Das El Dorado liegt nicht in der Außenwelt, es ist in uns selbst vergraben. Sisyphos rollt ewig Steine den Berg hoch, und ich werde ewig Löcher buddeln. So oder ähnlich. Auch wenn es Tage gibt, an denen ich mich unglaublich leer und matschig fühle…
Nicht so viel Pathos, old boy, am Ende glaubst du noch, was du da zusammenfabulierst. Greife dir ein kaltes Bier aus dem Kühlschrank und denke an die hübsche Kassiererin im Supermarkt. Hat sie nicht ein bezauberndes Lächeln? … Ja, und auch sonst… Du wolltest doch heute einkaufen, oder nicht? … Dann setze halt die Sonnenbrille auf, wenn dich das Licht blendet. Mann o Mann! Mach hinne!

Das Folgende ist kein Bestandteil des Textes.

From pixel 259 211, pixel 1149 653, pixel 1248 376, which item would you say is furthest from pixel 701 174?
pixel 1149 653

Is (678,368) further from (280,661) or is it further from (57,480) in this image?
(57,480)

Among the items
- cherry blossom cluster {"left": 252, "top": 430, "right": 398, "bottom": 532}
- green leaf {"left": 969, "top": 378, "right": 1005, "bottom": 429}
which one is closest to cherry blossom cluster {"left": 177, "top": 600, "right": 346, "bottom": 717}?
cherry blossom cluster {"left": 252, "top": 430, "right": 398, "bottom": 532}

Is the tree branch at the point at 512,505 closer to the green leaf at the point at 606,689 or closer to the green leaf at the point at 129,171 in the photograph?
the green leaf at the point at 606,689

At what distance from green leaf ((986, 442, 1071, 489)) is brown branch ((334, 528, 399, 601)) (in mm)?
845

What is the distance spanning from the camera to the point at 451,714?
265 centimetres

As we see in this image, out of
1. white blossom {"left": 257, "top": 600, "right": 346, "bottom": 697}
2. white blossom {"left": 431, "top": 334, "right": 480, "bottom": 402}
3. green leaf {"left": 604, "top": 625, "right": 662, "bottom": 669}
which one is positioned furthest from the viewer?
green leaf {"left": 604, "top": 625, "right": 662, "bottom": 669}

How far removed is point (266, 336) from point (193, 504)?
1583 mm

1 Tag pro Woche ist erlaubt. Will man öfter ins Büro kommen, muss man das vor der Chefin explizit begründen. Wir waren zu sechst. Wenn alle kommen, sind wir ca. 30.
Ich genoss die Begrüßung am Morgen und die Gespräche mit den Kolleginnen, die da waren. Nach ein paar Stunden kam die Sonne raus. In meiner Mittagspause marschierte ich um den Block. Auf der Sonnenseite schmolz der Schnee.

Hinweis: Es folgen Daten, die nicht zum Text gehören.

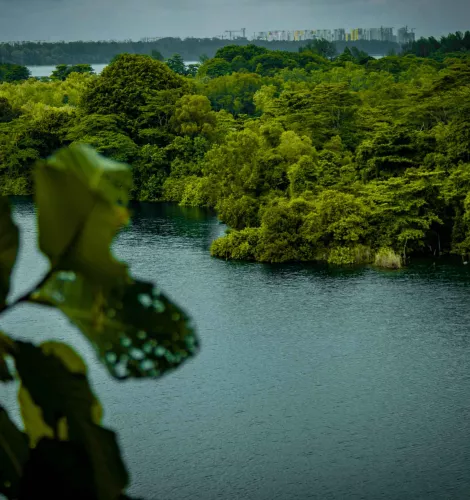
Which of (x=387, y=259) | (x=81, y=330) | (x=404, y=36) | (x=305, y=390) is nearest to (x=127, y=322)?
(x=81, y=330)

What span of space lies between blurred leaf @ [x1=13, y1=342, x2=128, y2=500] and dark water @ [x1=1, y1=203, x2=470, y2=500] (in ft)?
24.7

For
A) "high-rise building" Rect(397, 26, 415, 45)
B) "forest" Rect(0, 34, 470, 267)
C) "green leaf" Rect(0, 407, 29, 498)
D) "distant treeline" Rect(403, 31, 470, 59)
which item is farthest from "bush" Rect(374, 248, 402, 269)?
"high-rise building" Rect(397, 26, 415, 45)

Zum Feierabend war die Sonne weg. Die Wege vereist. Ebenso mein Fahrrad, das ich im Hof abgestellt hatte. Es blieb mir nichts anderes übrig, als es zu schieben.
Ich traf Necip, den Wirt der Kupferkanne, auf dem Heimweg. Fast erkannte ich ihn nicht, wie er in dicker Winterjacke und mit Mütze daherkam. Wir beklagten, dass die Politik beschlossen hatte, den Lockdown zu verlängern. Wenigstens waren wir bisher gesund geblieben. Schmerzlich wurde mir bewusst, wie sehr ich die Kneipen vermisse: die menschliche Wärme und Nähe, die kleinen/kurzen „Aufsteller“, maskenlose lachende Gesichter…
In meinem Briefkasten fand ich einen Brief von der „Bundesregierung“. Darin 2 Berechtigungsscheine für jeweils 6 Schutzmasken, die ich mir in der Apotheke abholen kann. 2 Euro Eigenanteil pro Berechtigungsschein. Warum sie das in zwei Zeiträume splitteten – keine Ahnung.
Ich packte meinen kleinen Einkauf aus, während mein Fahrrad im Wohnungsflur auftaute. Danach fläzte ich mich mit einem Bier auf die Couch und schaltete die Glotze an… einfach damit etwas lief.